Next, we examined the associations between the HLA-B HED levels and clinical outcomes in the MSI-H/dMMR and MSS subpopulations (Fig. 3). Among the 15 patients with MSI-H/dMMR tumors, those with high HLA-B HED tended to experience prolonged OS (Fig. 3a, log-rank test p = 0.098) and PFS (Fig. 3b, log-rank test p = 0.25), although the difference did not reach statistical significance.
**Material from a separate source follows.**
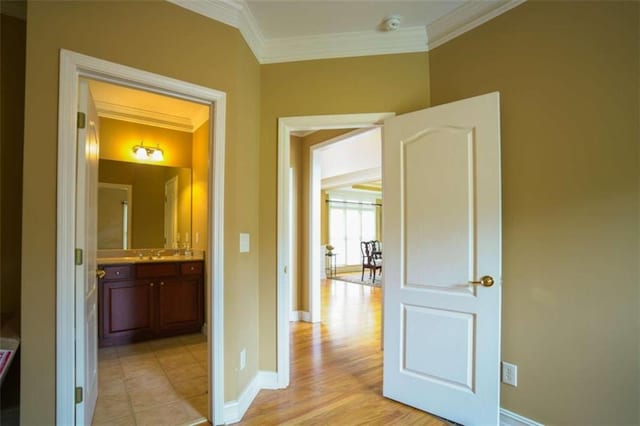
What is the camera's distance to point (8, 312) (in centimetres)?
189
We speculate that a larger sample size may help verify the prognostic significance of HLA-B HED.

Fig. 3
figure 3

Comparison of survival distributions by HED levels in different subpopulations in the PUCH cohort. a, b Kaplan-Meier survival analysis comparing the OS (a) and PFS (b) curves between the high-HLA-B HED and low-HLA-B HED subgroups of patients with MSI-H GI cancer (n = 15). c, d Kaplan-Meier survival analysis comparing the OS (c) and PFS (d) curves between the high-HLA-B HED and low-HLA-B HED subgroups of patients with MSS GI cancer (n = 61). For the MSS subgroup, only 60 patients had PFS information (the subgroup survival analysis was not performed in the MSK GI cohort since the MSI status was not available when downloaded)

We also examined the impact of HLA-B HED on the clinical outcomes of MSS GI cancer patients. Notably, the patients with high HLA-B HED showed a pronounced trend towards prolonged OS (Fig. 3c, log-rank test p = 0.041) and PFS (Fig. 3d, log-rank test p = 0.18).
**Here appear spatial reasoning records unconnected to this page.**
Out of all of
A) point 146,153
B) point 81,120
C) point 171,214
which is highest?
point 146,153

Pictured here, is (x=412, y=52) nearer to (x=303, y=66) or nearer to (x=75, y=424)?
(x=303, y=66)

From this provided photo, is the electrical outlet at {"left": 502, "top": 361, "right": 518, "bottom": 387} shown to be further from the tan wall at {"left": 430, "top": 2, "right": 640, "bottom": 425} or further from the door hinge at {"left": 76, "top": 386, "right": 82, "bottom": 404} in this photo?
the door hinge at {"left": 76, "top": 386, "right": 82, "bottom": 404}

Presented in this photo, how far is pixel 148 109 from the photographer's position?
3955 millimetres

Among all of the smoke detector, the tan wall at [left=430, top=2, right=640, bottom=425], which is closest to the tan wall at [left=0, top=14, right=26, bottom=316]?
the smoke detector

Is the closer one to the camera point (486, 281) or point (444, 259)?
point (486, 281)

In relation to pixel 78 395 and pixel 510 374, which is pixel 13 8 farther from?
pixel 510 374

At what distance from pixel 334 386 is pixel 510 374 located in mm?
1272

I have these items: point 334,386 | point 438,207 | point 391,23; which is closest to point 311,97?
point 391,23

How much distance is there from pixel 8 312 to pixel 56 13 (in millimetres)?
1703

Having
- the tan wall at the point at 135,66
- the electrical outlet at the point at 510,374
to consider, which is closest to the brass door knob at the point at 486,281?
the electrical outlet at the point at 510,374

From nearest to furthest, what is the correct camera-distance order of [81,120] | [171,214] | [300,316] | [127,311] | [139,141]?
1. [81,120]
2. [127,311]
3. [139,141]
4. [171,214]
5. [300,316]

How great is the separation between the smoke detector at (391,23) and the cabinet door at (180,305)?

In summary, HLA-B HED may function as a potential germline genomic determinant for predicting clinical outcomes in GI cancer patients with either MSI-H or MSS tumors after ICB treatment.
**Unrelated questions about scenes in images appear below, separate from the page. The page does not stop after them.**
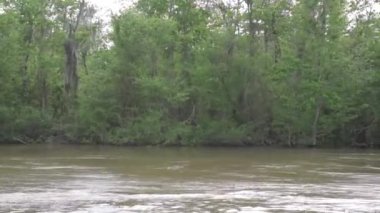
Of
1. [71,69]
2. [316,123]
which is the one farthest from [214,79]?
[71,69]

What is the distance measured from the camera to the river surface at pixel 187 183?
51.8 feet

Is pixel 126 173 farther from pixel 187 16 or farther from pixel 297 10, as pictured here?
pixel 187 16

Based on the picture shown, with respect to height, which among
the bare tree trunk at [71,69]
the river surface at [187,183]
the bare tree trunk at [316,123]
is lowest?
the river surface at [187,183]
Joint utility of germline HLA-B HED and TMB for patient stratification

The effect of both high mean HED (calculated as the mean divergence at HLA-A, HLA-B, and HLA-C) and high TMB on OS after ICB has previously been reported to be more pronounced than the effect of either alone in melanoma [18]. We thus sought to explore the combinatorial utility of HLA-B HED and TMB in the GI cancer cohort. We determined the optimal cutoff point for TMB in the PUCH cohort by using the Youden index in receiver operating characteristic (ROC) analysis for DCB (Additional file 3: Fig. S7A-B). As expected, in the PUCH cohort, TMB-high (> 5.22 mut/Mb) patients experienced longer median OS and PFS time than TMB-low patients (Additional file 3: Fig. S7C and 7D). When 76 patients were classified into three subgroups based on TMB and HLA-B HED (both high, single high and both low), the proportion of DCB patients was remarkably higher in the TMB-high/HLA-B HED-high (both high) subgroup (6 of 9) than in the subgroup where both were low (5 of 31) (Fig. 4a, Fisher’s exact test p < 0.05). This effect was consistent with the percentages of maximal tumor reduction in all three subgroups of patients after ICB treatment (Fig. 4b). Moreover, the median OS and PFS times of the TMB-high/HLA-B HED-high (both high) subgroup was significantly longer than those of the other two subgroups (Fig. 4c and 4d, log-rank test p < 0.01 for all comparisons). Strikingly, when using the same cutoff values as for the PUCH cohort, a similar finding was also observed in the MSK GI cancer cohort, in which TMB-high/HLA-B HED-high (both high) GI patients experienced better OS than other GI cancer patients (Fig. 4e, log-rank test p < 0.05).

Fig. 4
figure 4

Joint utility of HLA-B HED and TMB in predicting immunotherapeutic outcomes of GI cancer patients. a Proportions of patients with DCB calculated within each of the three indicated subgroups. b Waterfall plot of tumor response to ICB according to the joint biomarker (HLA-B HED and TMB). The Y-axis represents the percentage of maximum tumor change from baseline according to RECIST 1.1. c Kaplan-Meier survival analysis of PFS among patients within each of the three indicated subgroups in the PUCH cohort (n = 75, the PFS information was not available for one patient). d Kaplan-Meier survival analysis of OS among patients within each of the three indicated subgroups in the PUCH cohort (n = 76). e Kaplan-Meier survival analysis of OS among patients within each of the three indicated subgroups in the MSK GI cohort (n = 84, the MSK GI cohort included 84 patients in all). For both cohorts: Both high, HLA-B HED > 8.61 and TMB > 5.22 mut/Mb; single high, HLA-B HED > 8.61 or TMB > 5.22 mut/Mb; and both low, HLA-B HED ≤ 8.61 and TMB ≤ 5.22 mut/Mb

Collectively, our data confirm the robust prognostic value of the germline divergent allele advantage of the HLA-B gene and its potential joint utility with TMB in predicting efficacy and clinical outcomes in GI cancer.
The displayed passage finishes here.